After running this code, the following new output should be present in the console:

Calling Name
Calling Name after hook was installed
Hooked Name!

New console output after adding in the code from above.

This shows that the hook was installed successfully. After replacing the function pointer in the virtual table, the custom HookName function was called, at which point it printed out “Hooked Name!” and invoked the original Name function.

Running the demo

The VirtualTableHook project provides the full implementation that was presented in this section. To inspect the virtual table of the Derived instance, set a breakpoint after the vtableDerivedBaseAddress variable is instantiated.
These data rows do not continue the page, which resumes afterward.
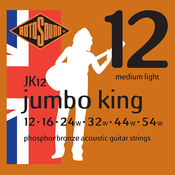 Set strun za akustično kitaro JK12 Jumbo King Rotosound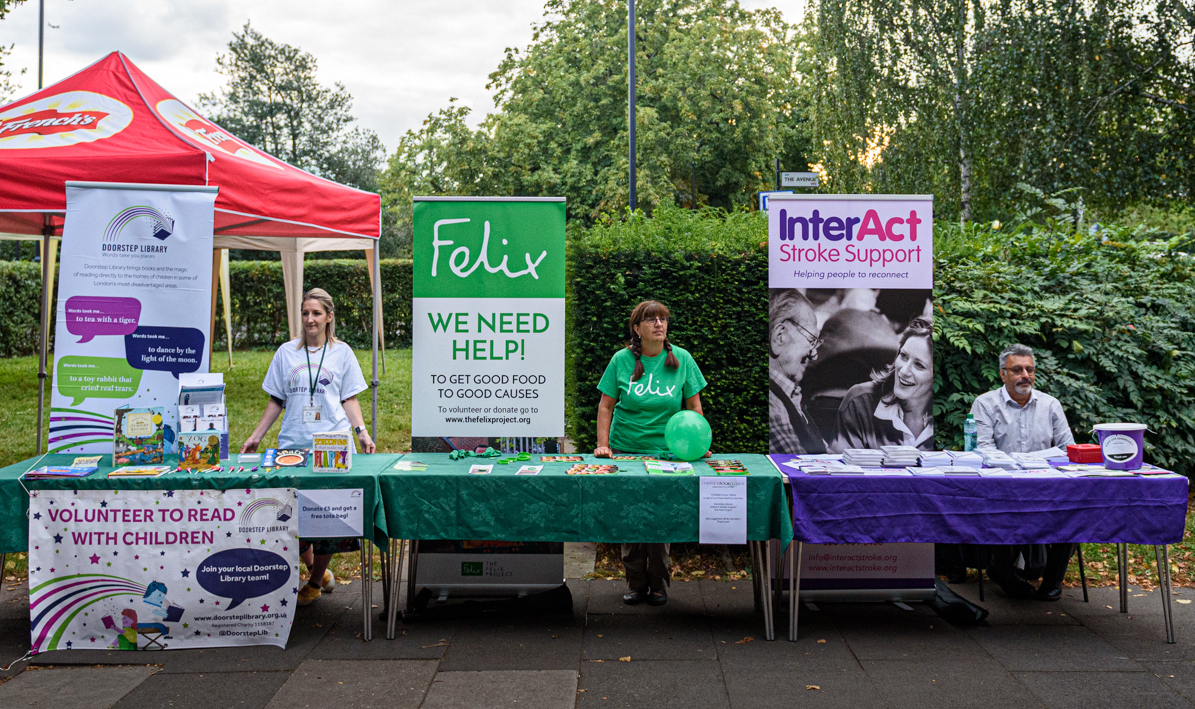 Book Festival Donates £6,000 To Charities - Chiswick Book Festival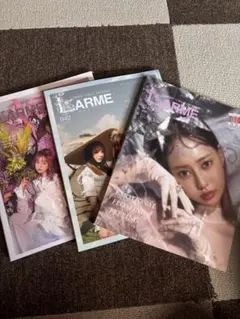 2026年最新】larme 雑誌 まとめ売りの人気アイテム - メルカリ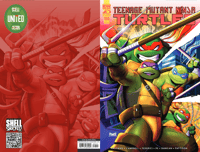 Image 2 of Retailer 10 pack: TMNT #150 Shellheads United Exclusive 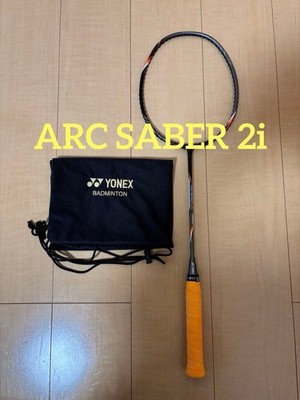 Excellent YONEX ArcSaber 2i 3UG5/Soft With Case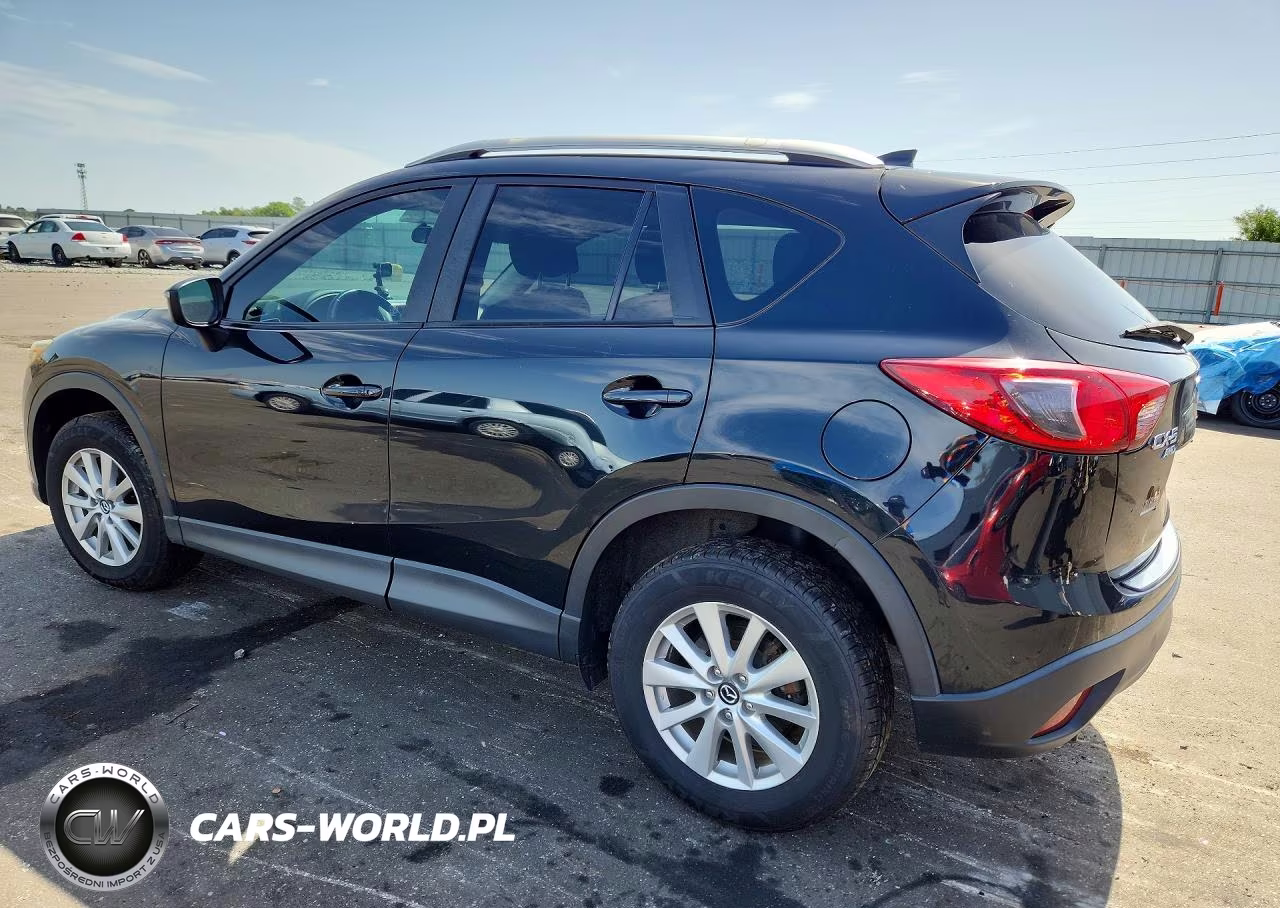 2016 Mazda Cx-5 Touring VIN:JM3KE4CY9G0738822 - 2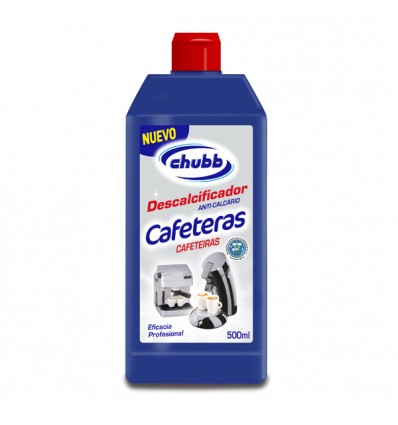 CHUBB DESCALCIFICADOR CAFETERAS 500ML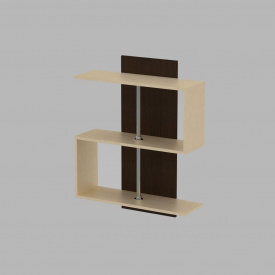 Полка навесная Компанит П-8 венге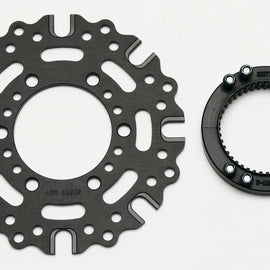 Wilwood Hub Kit-Splined Sprint Axle Clamp-Dynamic 8 x 7.00 BC w/ T-Nuts (GEN II) 270-12633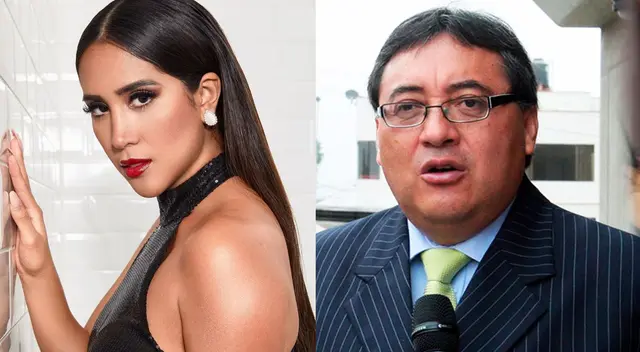 Papá de Rodrigo Cuba sobre Melissa Paredes.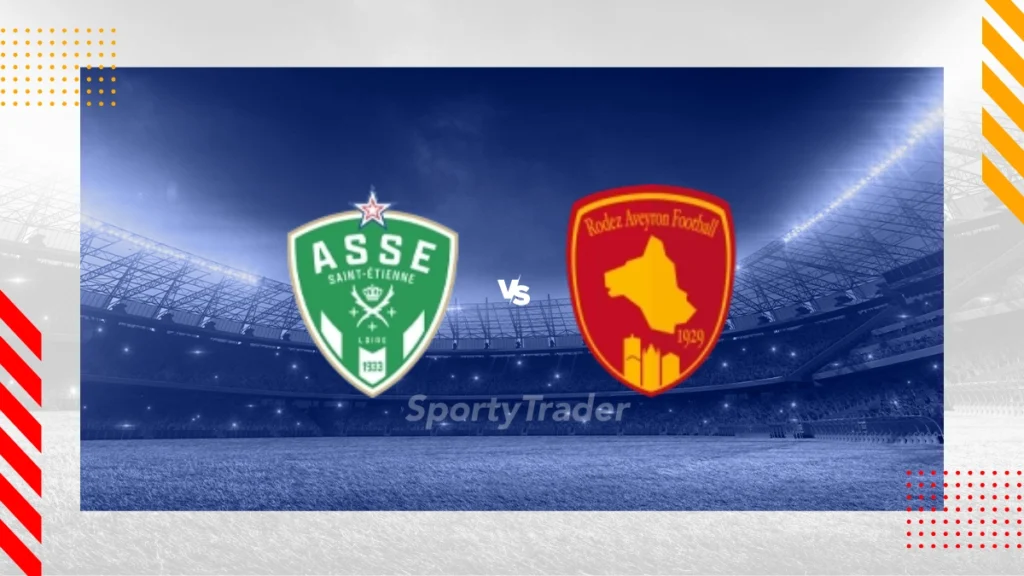 Saint-Étienne vs Rodez | 15 de mayo de 2026 | Ligue 1 – play offs ascenso | 13:30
Hover your cursor over vtableDerivedBaseAddress and copy the address that pops up in the context menu, as shown below:

The address that vtableDerivedBaseAddress points to.

Paste the address into Visual Studio’s Memory window, accessed though Debug -> Windows -> Memory from Visual Studio’s menu bar. Make sure to set the memory bytes to be treated as 8-byte integers, as shown in Figure 9.20. This is because you will be looking at 64-bit addresses to functions in the virtual table.

Options for how to view memory content.

After changing how the memory is displayed, there will be four sequential addresses that start at the base address of the virtual table. These are the four virtual table entries of the Derived instance. If you wish to verify this, you can take these addresses and put them in Visual Studio’s Disassembly window. You will find that they resolve to the various virtual functions in the Base or Derived classes.

The memory content at the base of the virtual table when interpreted as 8-byte integers.

While still in a broken state, set a new breakpoint after the call to the OverwriteVTablePointer function that is called from main. Continue execution and let your new breakpoint get hit. In the Memory window, you will notice that the third address in the virtual table was overwritten and is now highlighted in red.

The third entry in the virtual table after being overwritten.

This shows the second index in the virtual table being overwritten. Inspecting this address in the Disassembly window will show that this is the address of the HookName function. This shows that the virtual table hook was successful and that future calls to the Name function will instead result in calls to the HookName function for the instance stored in the derived instance.